As the Treaty Monitoring Community seeks to lower detection thresholds across its sparse sensor network, single-station location estimates and accurate backazimuth predictions become increasingly important. Accurate backazimuth predictions are traditionally limited to array stations, where beamforming provides high-confidence backazimuth prediction that can be reliably passed on to the associator. Three-component stations, on the other hand, rely on polarization analysis for backazimuth prediction, which suffers from both high error and low confidence. As such, very few three-component backazimuth predictions are passed on to the association algorithm. This study presents BazNet, a deep neural-network that takes in a three-component seismogram and produces both a backazimuth prediction and corresponding certainty measure.
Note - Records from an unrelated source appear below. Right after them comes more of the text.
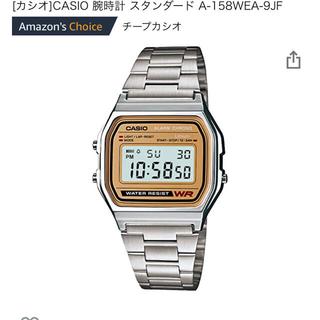 カシオ(CASIO)の【新品】CASIO 腕時計 スタンダード A-158WEA-9JF(腕時計(デジタル))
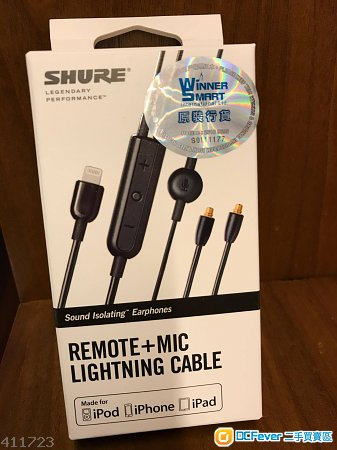 Shure Remote + Mic Lightning Accessory Cable (RMCE-LTG)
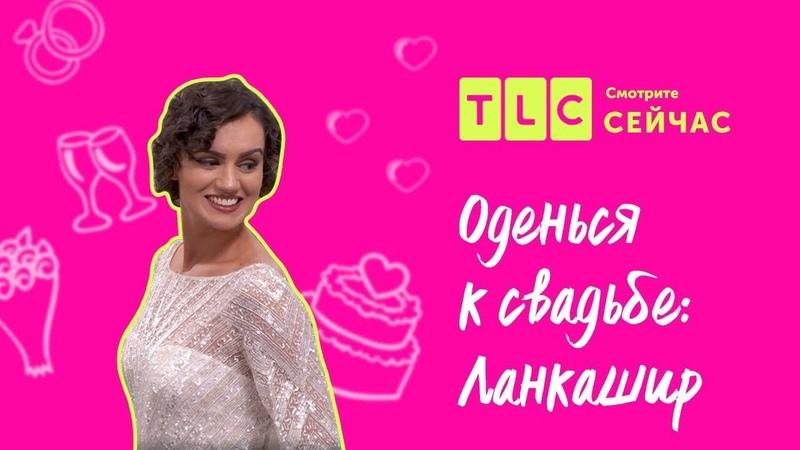 Исцеление платьем Оденься к свадьбе Ланкашир TLC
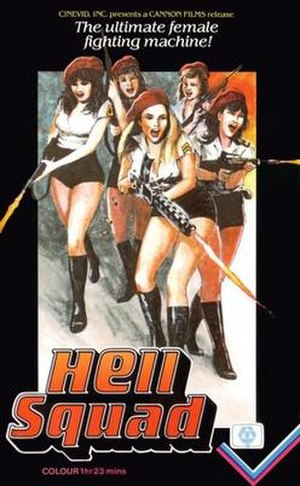 Hell Squad (1985 film) - Image: Hell Squad Film Poster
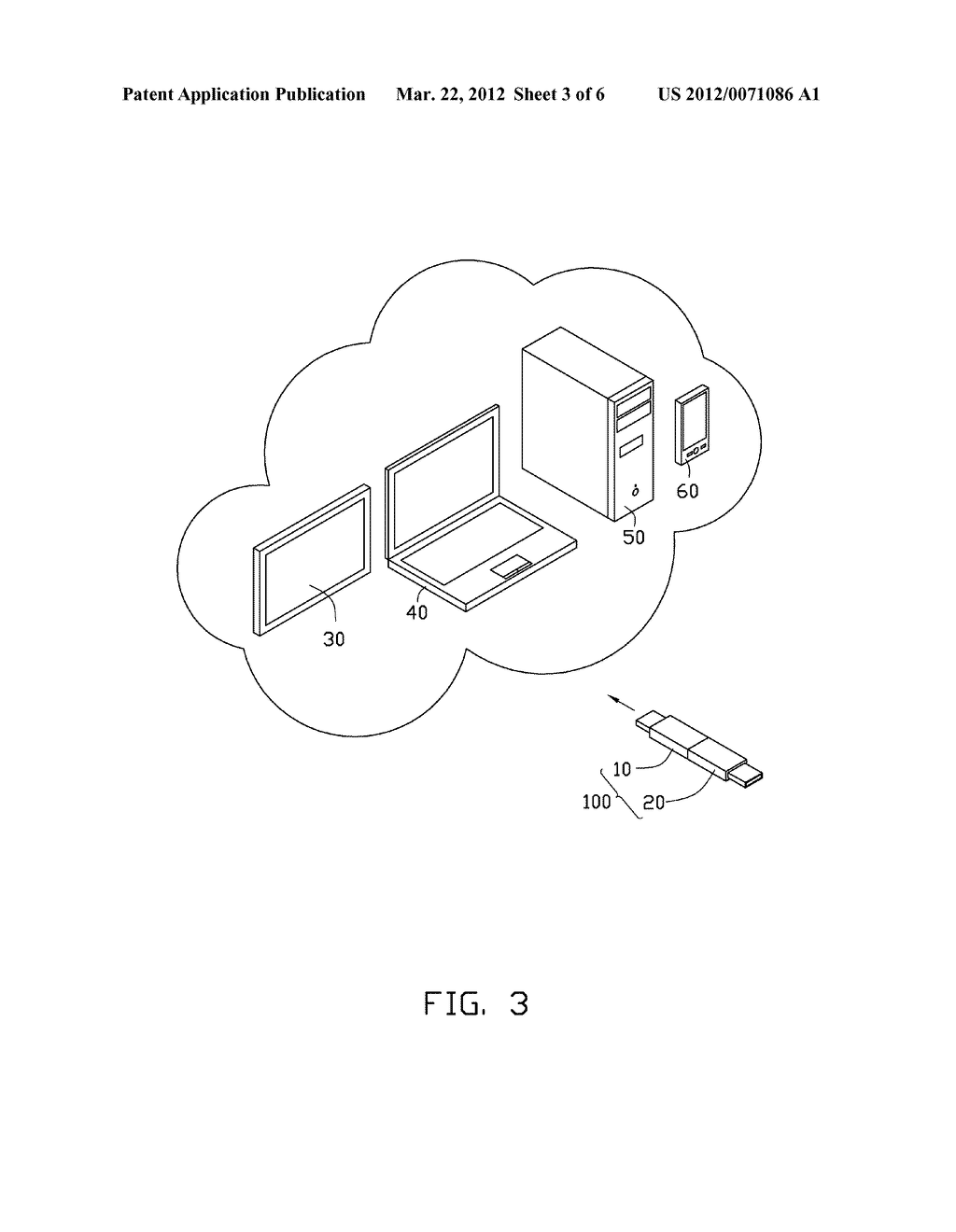 ELECTRONIC EQUIPMENT WITH SEPARABLE COMMUNICATIONS ELEMENTS AND ELECTRONIC     SYSTEM HAVING THE SAME - diagram, schematic, and image 04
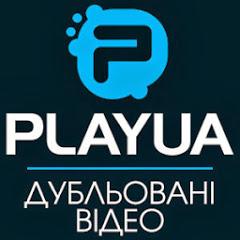 PlayUA - Дубльовані відео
For existing stations with ample historical training data, the technique achieves an overall median absolute deviation of around $$14^{\circ }$$ , a modest improvement over the $$15^{\circ }$$ achieved by polarization. More importantly, each estimate is accompanied by a robust certainty measure, allowing the selection of high-confidence predictions to be passed on to the associator. Using the BazNet certainty measure, roughly 60% of all three-component predictions can be selected with a median absolute deviation of just $$6^{\circ }$$ , which is on par with the predictions from a full beamformed seismic array. This represents a sevenfold improvement over the 8% of signals similarly selectable via polarization analysis. BazNet performance is demonstrated against 10 years of waveform data from 561,154 cataloged arrivals across nine stations selected from the global IMS Network: STKA, CPUP, VNDA, LPAZ, AAK, BOSA, ULM, BATI, INK.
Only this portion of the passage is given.